One of their most valuable bats of the season — which provided an indication of how bad the first four months of the season went — was sent to the Diamondbacks. Mark Canha packed his bags for Milwaukee and Dominic Leone now calls Orange County home.
With it, the Mets have expedited their farm-system-building process. Picking up five new prospects ranked within the organization’s top 15, two of them (Luisange Acuna, Drew Gilbert), have joined Kevin Parada, Ronny Mauricio, and Jett Williams in MLB Pipeline’s top 100.
It takes teams years to pick up as much young talent as the Mets did in a week.
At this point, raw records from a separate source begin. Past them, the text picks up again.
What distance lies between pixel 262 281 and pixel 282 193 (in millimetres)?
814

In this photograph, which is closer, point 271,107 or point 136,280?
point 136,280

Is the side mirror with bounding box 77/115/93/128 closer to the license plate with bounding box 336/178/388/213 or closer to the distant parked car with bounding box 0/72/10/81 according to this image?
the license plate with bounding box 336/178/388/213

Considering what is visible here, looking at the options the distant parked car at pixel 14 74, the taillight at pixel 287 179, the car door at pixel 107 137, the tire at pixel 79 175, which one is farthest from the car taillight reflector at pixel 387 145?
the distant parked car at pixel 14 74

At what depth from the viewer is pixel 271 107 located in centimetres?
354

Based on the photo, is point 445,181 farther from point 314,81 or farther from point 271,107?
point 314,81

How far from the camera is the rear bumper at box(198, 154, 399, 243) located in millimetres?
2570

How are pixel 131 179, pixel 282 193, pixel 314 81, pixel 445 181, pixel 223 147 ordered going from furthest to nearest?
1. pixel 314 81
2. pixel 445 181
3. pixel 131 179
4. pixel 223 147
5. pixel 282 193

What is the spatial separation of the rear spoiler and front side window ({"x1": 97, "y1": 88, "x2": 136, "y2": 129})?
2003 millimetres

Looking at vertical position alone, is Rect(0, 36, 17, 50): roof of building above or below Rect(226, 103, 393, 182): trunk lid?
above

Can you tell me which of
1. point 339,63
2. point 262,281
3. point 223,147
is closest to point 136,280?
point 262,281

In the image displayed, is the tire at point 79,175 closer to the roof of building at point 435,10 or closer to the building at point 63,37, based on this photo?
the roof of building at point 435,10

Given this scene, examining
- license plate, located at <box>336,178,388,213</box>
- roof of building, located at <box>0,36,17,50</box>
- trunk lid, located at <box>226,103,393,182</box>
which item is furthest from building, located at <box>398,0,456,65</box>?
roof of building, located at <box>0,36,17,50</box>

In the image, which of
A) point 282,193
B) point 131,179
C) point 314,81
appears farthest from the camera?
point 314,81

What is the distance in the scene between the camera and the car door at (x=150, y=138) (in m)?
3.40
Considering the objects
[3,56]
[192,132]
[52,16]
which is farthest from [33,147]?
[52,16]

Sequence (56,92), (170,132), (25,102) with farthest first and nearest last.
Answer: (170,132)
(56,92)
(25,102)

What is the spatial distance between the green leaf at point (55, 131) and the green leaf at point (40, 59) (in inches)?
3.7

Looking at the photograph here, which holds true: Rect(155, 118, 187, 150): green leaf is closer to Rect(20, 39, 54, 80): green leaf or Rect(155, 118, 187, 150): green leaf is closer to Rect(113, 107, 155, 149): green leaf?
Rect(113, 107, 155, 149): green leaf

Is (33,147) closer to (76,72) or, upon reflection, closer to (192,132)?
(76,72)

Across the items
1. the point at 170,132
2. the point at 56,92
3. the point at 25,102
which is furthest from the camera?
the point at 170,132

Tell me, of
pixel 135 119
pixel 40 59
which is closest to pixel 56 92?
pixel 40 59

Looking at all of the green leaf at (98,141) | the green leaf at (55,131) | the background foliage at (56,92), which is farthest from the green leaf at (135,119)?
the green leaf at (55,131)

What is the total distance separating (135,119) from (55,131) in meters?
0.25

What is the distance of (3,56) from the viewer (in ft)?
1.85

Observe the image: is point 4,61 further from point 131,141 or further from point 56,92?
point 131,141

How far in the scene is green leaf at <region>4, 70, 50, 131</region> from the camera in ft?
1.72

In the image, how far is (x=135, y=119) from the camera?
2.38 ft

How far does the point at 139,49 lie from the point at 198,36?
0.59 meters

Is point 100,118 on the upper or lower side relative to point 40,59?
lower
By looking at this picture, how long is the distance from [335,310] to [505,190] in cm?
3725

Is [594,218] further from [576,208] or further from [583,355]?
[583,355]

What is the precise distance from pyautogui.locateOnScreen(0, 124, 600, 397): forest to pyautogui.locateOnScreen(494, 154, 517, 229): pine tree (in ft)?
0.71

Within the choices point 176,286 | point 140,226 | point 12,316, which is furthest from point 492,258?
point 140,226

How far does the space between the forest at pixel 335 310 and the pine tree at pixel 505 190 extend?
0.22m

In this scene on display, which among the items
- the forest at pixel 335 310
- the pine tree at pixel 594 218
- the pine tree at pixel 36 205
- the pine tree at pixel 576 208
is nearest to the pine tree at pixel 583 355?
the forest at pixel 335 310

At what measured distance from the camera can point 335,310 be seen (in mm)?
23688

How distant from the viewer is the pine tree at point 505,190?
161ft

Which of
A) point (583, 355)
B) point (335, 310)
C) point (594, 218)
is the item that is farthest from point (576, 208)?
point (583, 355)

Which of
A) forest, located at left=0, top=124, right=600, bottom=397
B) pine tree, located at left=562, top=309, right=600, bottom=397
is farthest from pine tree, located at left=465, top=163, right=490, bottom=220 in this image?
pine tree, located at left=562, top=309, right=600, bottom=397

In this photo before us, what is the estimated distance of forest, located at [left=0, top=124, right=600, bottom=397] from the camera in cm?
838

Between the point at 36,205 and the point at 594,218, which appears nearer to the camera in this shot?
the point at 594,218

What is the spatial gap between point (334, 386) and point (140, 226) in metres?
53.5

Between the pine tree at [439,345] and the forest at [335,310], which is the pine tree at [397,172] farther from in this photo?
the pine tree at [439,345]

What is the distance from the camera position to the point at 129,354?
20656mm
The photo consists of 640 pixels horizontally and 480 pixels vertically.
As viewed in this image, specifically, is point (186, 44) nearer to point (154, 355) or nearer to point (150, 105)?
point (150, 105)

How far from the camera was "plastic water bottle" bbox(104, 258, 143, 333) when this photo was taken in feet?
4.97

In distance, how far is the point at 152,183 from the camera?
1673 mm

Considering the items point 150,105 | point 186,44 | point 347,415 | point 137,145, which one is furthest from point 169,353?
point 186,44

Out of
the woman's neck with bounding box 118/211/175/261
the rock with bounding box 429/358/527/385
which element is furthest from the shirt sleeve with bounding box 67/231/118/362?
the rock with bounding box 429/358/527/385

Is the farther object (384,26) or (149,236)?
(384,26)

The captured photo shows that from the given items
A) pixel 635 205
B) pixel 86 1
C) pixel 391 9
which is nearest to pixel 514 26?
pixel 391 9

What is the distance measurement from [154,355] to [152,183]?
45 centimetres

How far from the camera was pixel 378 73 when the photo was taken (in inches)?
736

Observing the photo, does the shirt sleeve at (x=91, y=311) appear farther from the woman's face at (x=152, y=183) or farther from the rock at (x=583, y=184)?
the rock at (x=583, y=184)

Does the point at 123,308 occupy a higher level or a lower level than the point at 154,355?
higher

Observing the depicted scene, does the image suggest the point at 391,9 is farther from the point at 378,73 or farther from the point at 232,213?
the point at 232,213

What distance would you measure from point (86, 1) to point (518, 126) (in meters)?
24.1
But it has understandably left the major-league squad woefully short-handed — and we’ve got our first glimpse of how bad things are for them over the last week.
They were swept by the second-worst team in baseball, the Kansas City Royals, by getting outscored 20-8 in the three-game set and 13-2 over the final two. Heading to Baltimore to face the surprising and impressive AL East-leading Orioles, the Mets have been non-competitive as they were outscored 17-6 over the first two games of the series.
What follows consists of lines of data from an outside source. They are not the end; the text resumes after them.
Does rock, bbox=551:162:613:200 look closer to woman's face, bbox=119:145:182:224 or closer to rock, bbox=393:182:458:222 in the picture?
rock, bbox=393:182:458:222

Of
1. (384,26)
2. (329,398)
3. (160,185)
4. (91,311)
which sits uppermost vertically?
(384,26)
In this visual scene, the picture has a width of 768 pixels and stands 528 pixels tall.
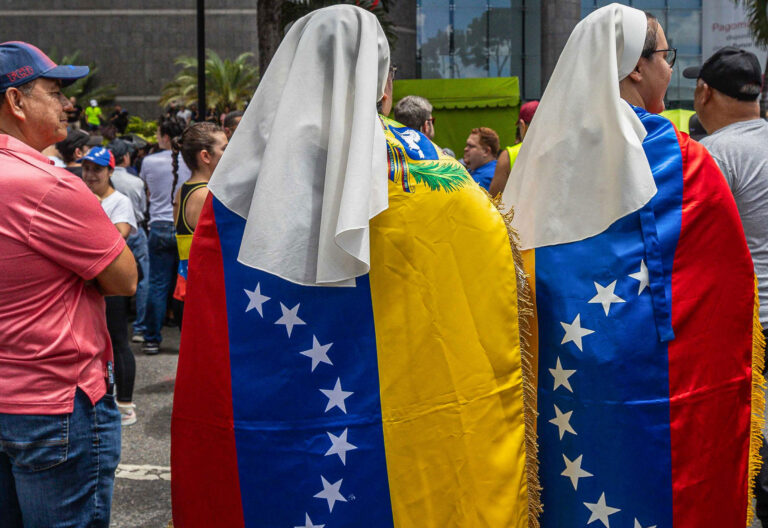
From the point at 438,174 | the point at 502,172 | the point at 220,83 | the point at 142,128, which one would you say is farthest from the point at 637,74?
the point at 142,128

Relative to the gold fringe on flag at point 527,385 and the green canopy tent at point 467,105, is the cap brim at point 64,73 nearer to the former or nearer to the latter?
the gold fringe on flag at point 527,385

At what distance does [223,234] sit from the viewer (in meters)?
2.59

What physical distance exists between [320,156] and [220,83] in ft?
96.7

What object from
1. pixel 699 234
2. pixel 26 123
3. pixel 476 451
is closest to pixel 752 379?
pixel 699 234

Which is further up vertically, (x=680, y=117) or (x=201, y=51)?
(x=201, y=51)

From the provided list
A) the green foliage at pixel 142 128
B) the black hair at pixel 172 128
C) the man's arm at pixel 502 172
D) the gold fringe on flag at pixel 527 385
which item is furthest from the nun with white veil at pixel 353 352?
the green foliage at pixel 142 128

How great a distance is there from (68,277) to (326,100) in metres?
0.87

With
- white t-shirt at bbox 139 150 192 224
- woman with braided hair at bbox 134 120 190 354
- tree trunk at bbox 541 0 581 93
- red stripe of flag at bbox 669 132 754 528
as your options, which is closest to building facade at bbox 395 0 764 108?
tree trunk at bbox 541 0 581 93

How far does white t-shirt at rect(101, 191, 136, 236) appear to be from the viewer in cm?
582

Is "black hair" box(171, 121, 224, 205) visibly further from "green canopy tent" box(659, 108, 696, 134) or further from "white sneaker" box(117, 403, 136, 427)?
"green canopy tent" box(659, 108, 696, 134)

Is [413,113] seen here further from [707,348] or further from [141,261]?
[707,348]

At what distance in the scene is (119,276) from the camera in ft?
8.08

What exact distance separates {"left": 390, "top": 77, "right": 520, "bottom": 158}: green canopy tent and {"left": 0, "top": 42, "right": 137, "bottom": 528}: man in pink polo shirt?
440 inches

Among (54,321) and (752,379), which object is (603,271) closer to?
(752,379)
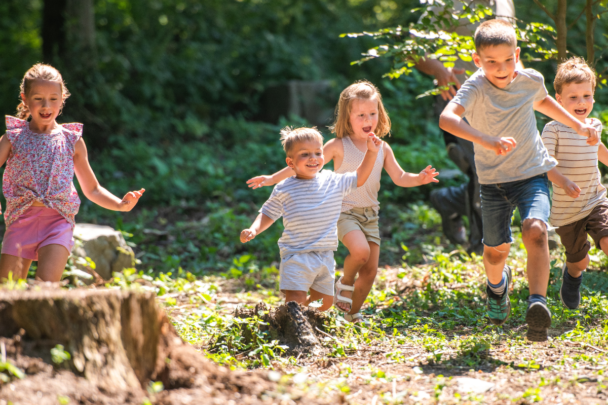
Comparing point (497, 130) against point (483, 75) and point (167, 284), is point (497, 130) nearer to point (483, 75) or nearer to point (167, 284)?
point (483, 75)

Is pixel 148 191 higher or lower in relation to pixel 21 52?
lower

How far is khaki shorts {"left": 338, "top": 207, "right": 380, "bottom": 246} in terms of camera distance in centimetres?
439

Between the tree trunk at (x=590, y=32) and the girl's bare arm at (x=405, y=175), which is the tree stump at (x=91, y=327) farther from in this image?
the tree trunk at (x=590, y=32)

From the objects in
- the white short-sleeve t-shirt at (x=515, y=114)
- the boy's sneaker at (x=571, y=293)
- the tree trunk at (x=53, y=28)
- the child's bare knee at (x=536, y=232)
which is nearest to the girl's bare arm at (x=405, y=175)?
the white short-sleeve t-shirt at (x=515, y=114)

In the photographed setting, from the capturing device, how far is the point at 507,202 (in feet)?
12.5

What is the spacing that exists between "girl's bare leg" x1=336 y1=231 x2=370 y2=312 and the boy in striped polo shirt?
135 centimetres

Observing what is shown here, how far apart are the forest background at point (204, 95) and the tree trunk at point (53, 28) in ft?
0.08

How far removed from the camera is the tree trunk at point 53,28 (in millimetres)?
11375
They’ve trotted out the likes of minor leaguers in DJ Stewart and Danny Mendick, Rafael Ortega and Jonathan Arauz — names that at the beginning of the season would have been deemed unfathomable options for a team with such high expectations.
All the while, Mauricio has not been given a chance to join his former teammates and Mets youngsters Francisco Alvarez, Brett Baty, and Mark Vientos in the majors despite a torrid first half of the season.
With no Verlander, Scherzer, or Robertson, the pitching has been shambolic. Over the last week, Mets arms have allowed opponents to hit .311 against them with an .835 OPS.
David Peterson, who was demoted to the bullpen just last month, and Tylor Megill, who had an ERA over 8.00 in Triple-A after his demotion from the majors earlier this summer, have made starts. The already-weak bullpen that never recovered from Edwin Diaz’s injury in March has somehow been even worse.
Josh Walker, the man responsible for the blowing of a 6-3 lead on June 25 against the Philadelphia Phillies, balked in the Royals walk-off winner on Tuesday. He then allowed two runs on three hits in one-third of an inning on Thursday in Kansas City. Phil Bickford and Reed Garrett, relievers with ERAs over 6.00 this season, were brought in as warm bodies to eat innings and are now being featured prominently.
This isn’t just waving the white flag. This is throwing in the towel, signing “The Terms of a Military Convention”.
And it’s very clear as to why it’s happening.
The Mets need to finish with a bottom-six record in Major League Baseball this season to keep their draft pick without penalization. If they finish with the seventh-worst record or better, their draft pick is docked 10 spots as punishment for being $40 million over the luxury tax threshold.
Entering Sunday’s play, they are two games behind — well, technically better than — the St. Louis Cardinals for the sixth-worst record in baseball. Heading into Monday, there are 51 games remaining in the season.
Consider that more than enough time to win the race of futility.